こう言った組み合わせの違いだけでも、見ている側にとっては、伝わり方が大きく違います。普段はテレビドラマしか見ていないので(テレビドラマも余り視ませんが)、こういった演出のBefore Afterを視るような機会はありません。

 言い換えれば、私たちは常に「完成されたもの」を見せられているのではないかと感じたわけです。これは、当たり前のことですが、自社の試行錯誤を視ることはできても他者の試行錯誤を視ることはまずできません。

たとえ、その試行錯誤の過程を観ることが出来たとしても「なぜ、その施行を行ったのか」といった背景までを知ることはできません。
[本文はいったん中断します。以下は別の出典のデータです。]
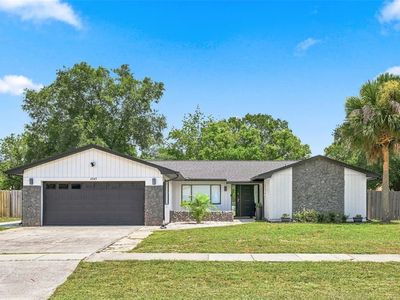 6349 MARLBERRY DRIVE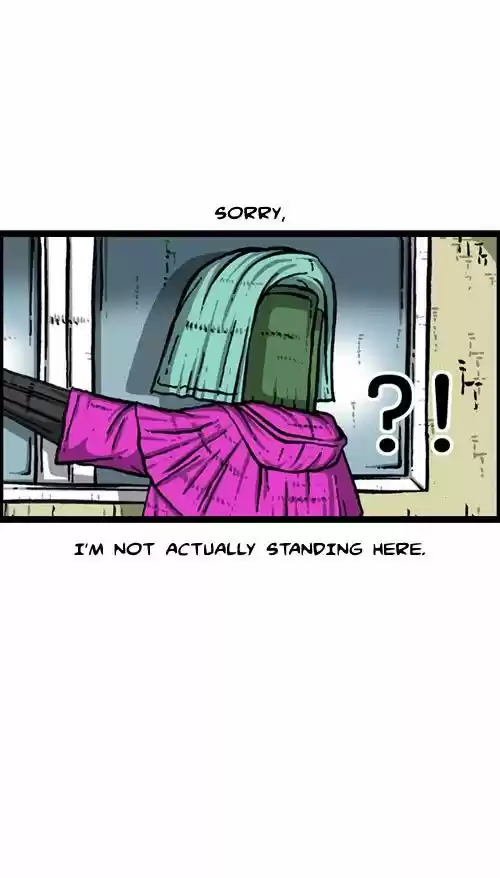 The Sound of Your Heart 200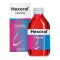 Hexoral® soluzione per infiammazioni del cavo orale, 200 ml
完成したもの、成功したものを真似ても結果が出せない理由がここにあるのではないでしょうか。

 最近「広告の反応率が下がった」や「広告寿命が短くなった」という話しを聞きますが、それはいったい自社のことなのか、それとも本やネットで見聞きした情報なのかが大切です。

 妙な話しですが、近年電子書籍に注目が集まっていたりしますので、営業に出かけたときなんかは、凄く食いつきが良いです(笑)しかし、「電子書籍だけじゃダメですよ、紙の本も出さなきゃ」と話しを進めると10人中8人が怪訝な顔をします。
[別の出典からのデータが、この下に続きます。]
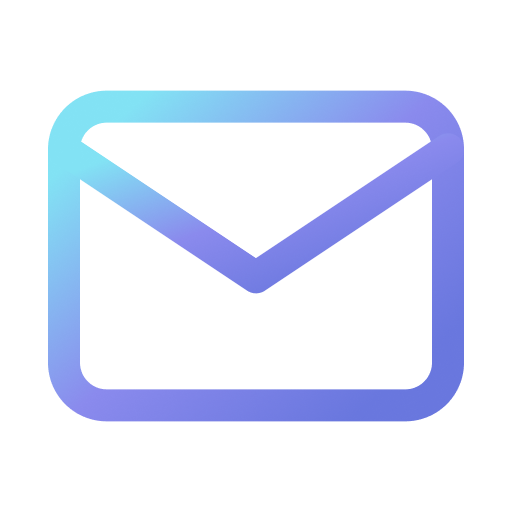 Mailchimp Integration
 その理由は、今の時代「紙の本を読む人なんているのか?」と報道されている情報を鵜呑みにして「これからは電子書籍の時代だから、電子書籍だけで良い!」とおっしゃられます。

 もちろん、電子書籍と紙本を使った販促や集客、自社プロモーションを行っている企業は今のところほとんどないのですが、この10人中8人の方に「あなたは電子書籍を付きに何冊読みますか?」とお伺いすると、ほとんどの方が 過去に1、2冊買ったことがあるだけだと答えます。

読み終えたのかと聞くと、読み終えていません。

では、紙の本や紙に印刷された文字を読む機会は?とお伺いすると、ほとんどの方が毎日のように新聞を読み、月に1、2冊か、2~3ヶ月に1冊ペースで紙の本を読んでいるようですし、出張の時には、必ずと言っていいほど、紙の本や雑誌を鞄に忍ばせ、新幹線や飛行機の中で「読書」をしていると答えられました。

更に質問を続け、

「あなたは、電子書籍と紙の本、貰って嬉しいのはどちらですか?」と聞くと、10人中10人が紙の本と答えますし、「電子書籍をどうやってもらうの?」と質問を返す人もいます。

 少し脱線してしまいましたが、演劇は演出の裏側やBefore Afterを見ると、最終的な演出で展開されるそのドラマをよりいっそう楽しむことができます。なかなかそう言った機会には恵まれませんが、ビジネスの場合はどうでしょう。

 あなたの顧客に、あなたが商品開発をした裏話やBefore Afterを体験してもらえれば、より一層あなたが手がける商品やサービスの良さを実感して頂けるのではないでしょうか。

 広告も同じです。

ウェブのリスティング広告も紙広告もBefore Afterを見ずにただのマネをしたところで成果は見込めません。成功した広告を真似るのは必須ですが、なぜ成功したのかの仮説を立て、そこからBefore Afterといった演出を加えてみてください。